Of course, the above problems must be solved while the bridge contract has significantly less computational resources than the off-chain system and thus the bridge cannot naively re-execute all transactions in real-time. Otherwise, it is not a scalability solution.
Solving the above problems can lead us down a rabbit hole. This is the world of on-chain challenges, fraud proofs, validity proofs, posting transaction data to the layer-1 blockchain (rollups) and on-chain exodus.
While our article does not focus on the spectrum of solutions, we highlight that all solutions are not equal. Some soon to be deployed layer-2 protocols will not satisfy the above security goals. As a result, it is not fair to say they are layer-2 protocols as they lack a layer-2 bridge.
None of the four bridges are “wrong”
As we have seen throughout the article, there are four types of bridges that allow funds to be locked in one blockchain and for the funds to be represented in another off-chain system (that may very well be another blockchain).
Custodian bridges.
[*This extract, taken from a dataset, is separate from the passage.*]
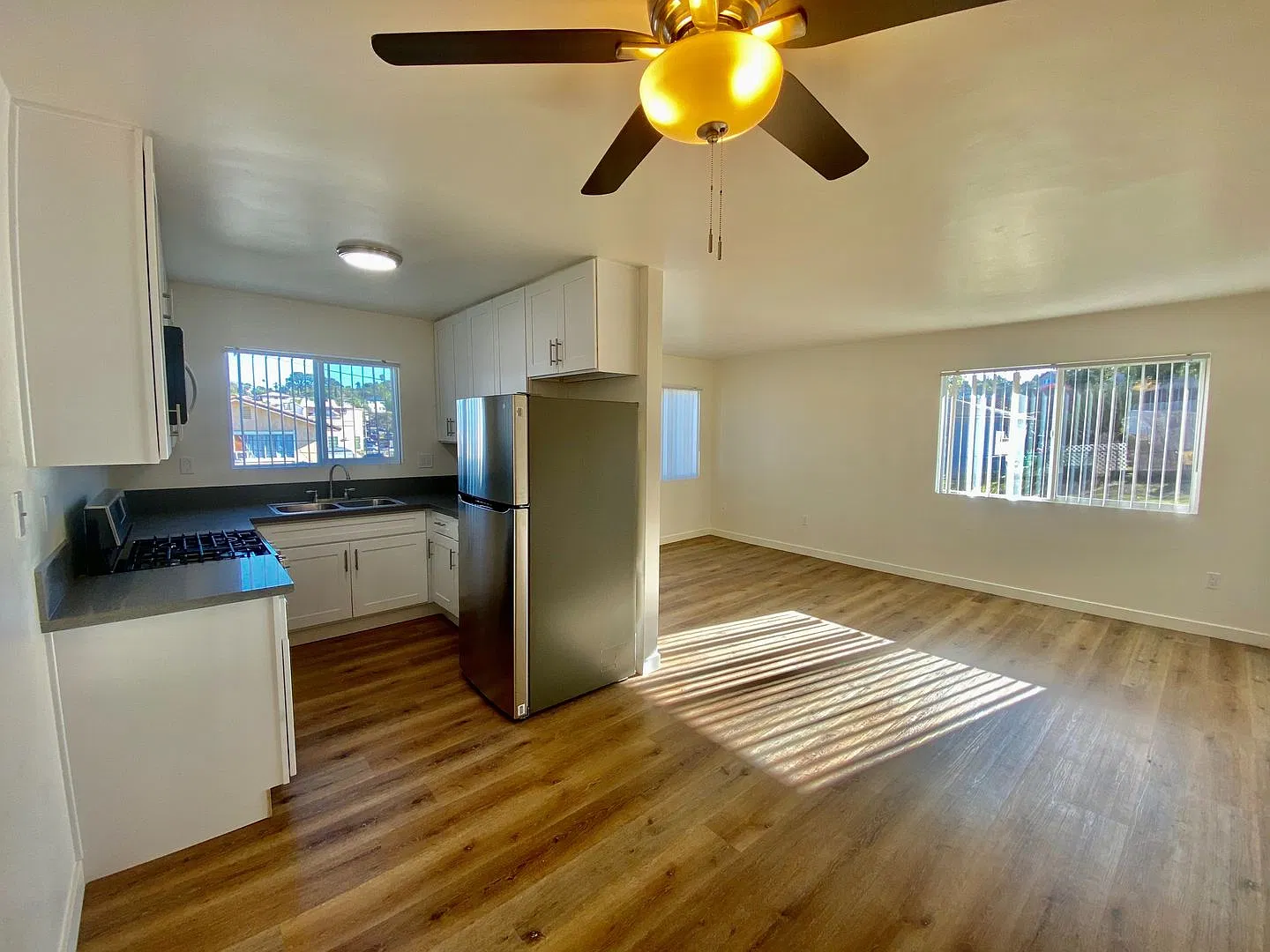 181 Pala Vista — Photo 3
The first three bridges focus on which set of custodians have control over the locked funds. The custodian’s role is to verify the off-chain system is correct before permitting any withdrawals from the bridge. It is assumed the off-chain system’s integrity is a client-side problem and the custodians have sufficient computational resources to process it. While there is work to reduce the role of the custodian and to introduce crypto-economic incentives to encourage custodians to follow the protocol, the bridge protocols cannot fully constrain the custodians. There are several examples of bridges who have lost user funds (e.g., MtGo) and this is because the integrity of the bridge ultimately relies upon human trust.
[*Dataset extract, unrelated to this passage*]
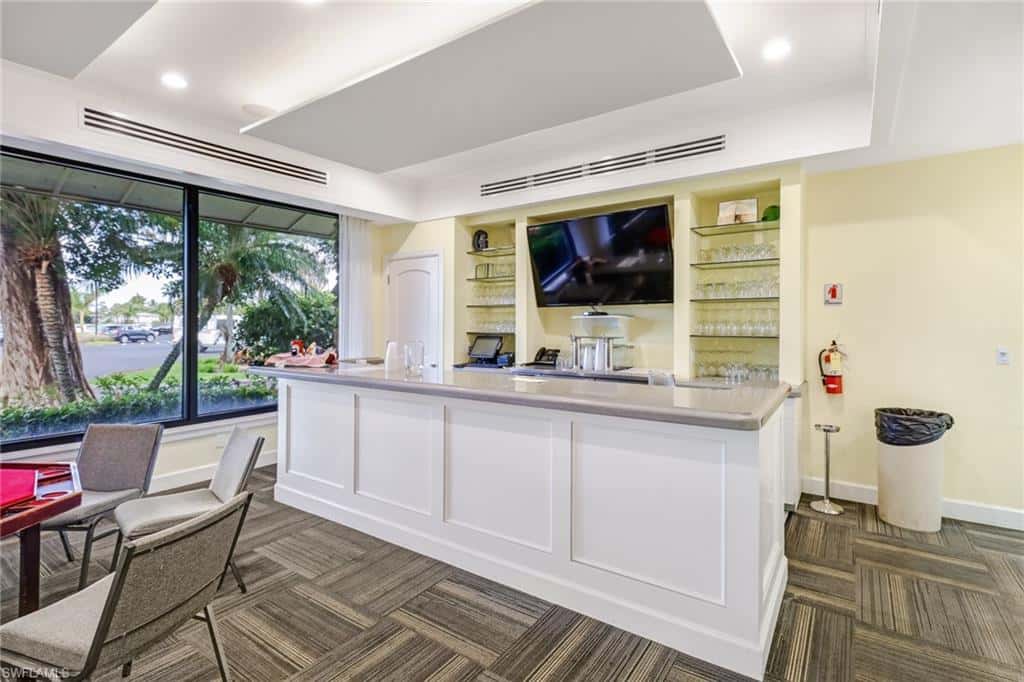 116 Harrison Rd #3, Naples, photo 23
Layer-2 bridges. The bridge replaces the role of custodians for holding custody of the funds and checking the off-chain system’s integrity. At the heart of the problem, the bridge must be convinced the off-chain system is not compromised while it lacks the computational resources to independently check every transaction (otherwise, it is not a scalability solution). Alongside the non-trivial technical challenges this poses, it does not come for free. There is an on-going financial cost to convince the layer-1 blockchain that the off-chain system is indeed well-formed and its integrity is intact. However, the bridge ultimately has custody of the funds and not the off-chain system operators.
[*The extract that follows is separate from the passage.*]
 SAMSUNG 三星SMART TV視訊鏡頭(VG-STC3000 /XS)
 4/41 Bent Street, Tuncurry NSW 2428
Overall, the jury is still out on whether users really care about layer-2 bridges and whether we should extend the security model of Ethereum onto off-chain systems. Like all things in life, I suspect all four bridges are here to stay as they are essential for user adoption.
My only request is for you, the user, to take care and consider the type of bridge used by your favourite protocol. It is important to better understand how your funds are protected against bad actors.